Republican Governor of Ohio John Kasich says that drastic measures need to be taken to deal with the North Korean problem, without shedding too much blood.

The former 2016 presidential candidate somehow believes that by eliminating the DPRK leadership, the need for bombing and setting off a nuclear war will be diminished.

Kasich reckons that if it is done “very quickly” millions will be saved from death and there will be no need for military action!

He was speaking at a breakfast meeting sponsored by the Christian Science Monitor.

Sputnik reports:

Doing away with the leadership of North Korea may be preferred to solving the crisis in the region by employing a military solution, Kasich stated on Friday.

“The problem with bombing, you’re going to lose a million people in that,” Kasich said during a Christian Science Monitor breakfast on Friday. “Now, how do you deal with this? Well, I think there might be a way and that has to do with taking out the North Korean leadership. I’ll just leave it there.”

Kasich did not directly call for assassination of North Korean leaders, but suggested that targeted action against the leadership in Pyongyang is going to be more efficient than bombing the country to deter it from launching nuclear missiles.

“The North Korean top leadership has to go and there are ways in which that can be achieved,” Kasich said. “Now you have to have very good intelligence. You have to do things very quickly, and I think that is not beyond our capability to achieve that.”

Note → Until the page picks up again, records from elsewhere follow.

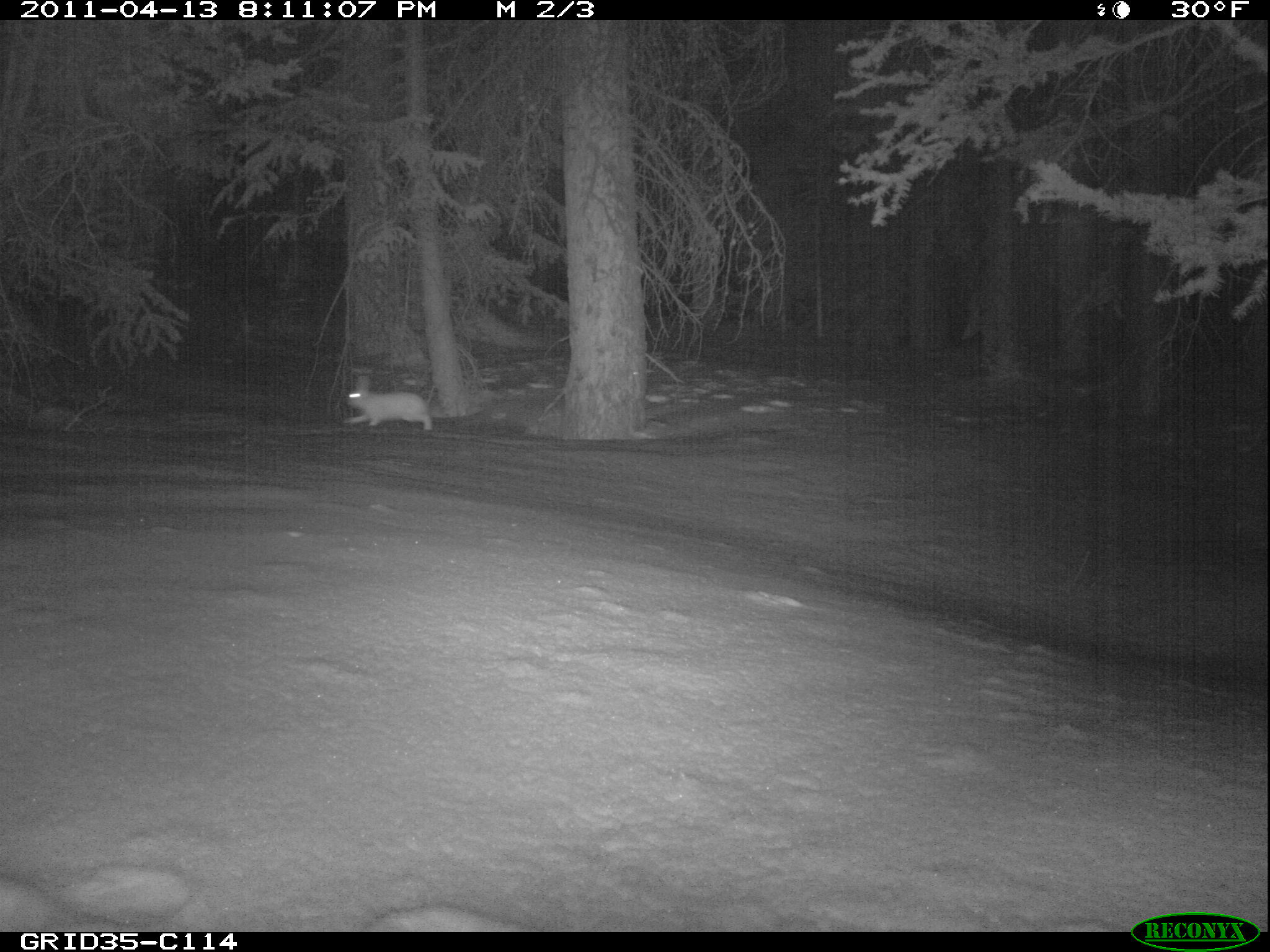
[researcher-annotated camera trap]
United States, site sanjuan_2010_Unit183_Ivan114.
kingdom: Animalia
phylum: Chordata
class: Mammalia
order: Lagomorpha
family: Leporidae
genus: Lepus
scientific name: Lepus americanus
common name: snowshoe hare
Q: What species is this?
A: Lepus americanus (snowshoe hare).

Tensions surrounding North Korea’s military activities have escalated in recent months after Pyongyang conducted a number of nuclear tests and ballistic missile launches in violation of UN Security Council resolutions.

The most recent missile launch by North Korea reportedly took place early on April 16 but failed, according to South Korea’s Joint Chiefs of Staff.

The UN Security Council is presently holding a ministerial briefing on North Korea’s nuclear program and ballistic missile launches.

The meeting comes at the request of the US mission to the United Nations and is attended by ministers and officials from nine other nations: Russia, China, Japan, Senegal, Ethiopia, Kazakhstan, Sweden, Italy and the United Kingdom.